SELECTED EXTRACT:
------------------------------------------------------------
Although there is much to recommend the marginal self-financing rule that Congress has imposed on itself, it should not be an excuse for using grossly incorrect revenue estimates. At a minimum, for proposals with large revenue implications (e.g., static revenue effects of more than ten billion dollars a year), the members of Congress should see the revenue estimates based on plausible behavioral assumptions as well as the traditional static analysis. The budget committees should then have the option to replace the traditional static revenue estimate with the more accurate (although imprecise) behavioral estimate.

CALCULATING DEAD WEIGHT LOSSES

Efficiency calculations are central to the analysis that public finance economists bring to tax policy. But introducing these ideas into the actual Congressional evaluation of tax policies involves three separate challenges. First, the politically responsible officials and their staffs must come to understand the basic idea of deadweight loss. Second, the nature of the distortion that gives rise to the deadweight loss must be correctly identified. And, third, the relevant parameters must be estimated.
------------------------------------------------------------
DATA BLOCK:
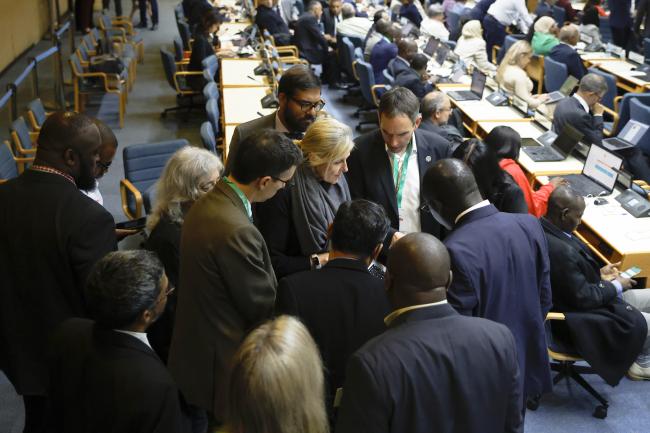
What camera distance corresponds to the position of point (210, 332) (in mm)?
------------------------------------------------------------
TASKS:
1. Answer these questions from the tax policy excerpt:
(a) What level of static revenue effect is given as an example of a proposal with large revenue implications?
(b) What option should the budget committees have regarding revenue estimates?
(c) What is the second of the three challenges in bringing efficiency calculations into Congressional evaluation of tax policies?
2. According to the tax policy excerpt, why should the budget committees be able to replace the traditional static revenue estimate with a behavioral estimate?
The data are separate material and do not relate to the tax policy excerpt.

OUTPUTS:
1.
(a) More than ten billion dollars a year.
(b) The option to replace the traditional static revenue estimate with the behavioral estimate.
(c) Correctly identifying the nature of the distortion that gives rise to the deadweight loss.

2. The behavioral estimate is more accurate, even though it is imprecise. The marginal self-financing rule should not be an excuse for using grossly incorrect revenue estimates.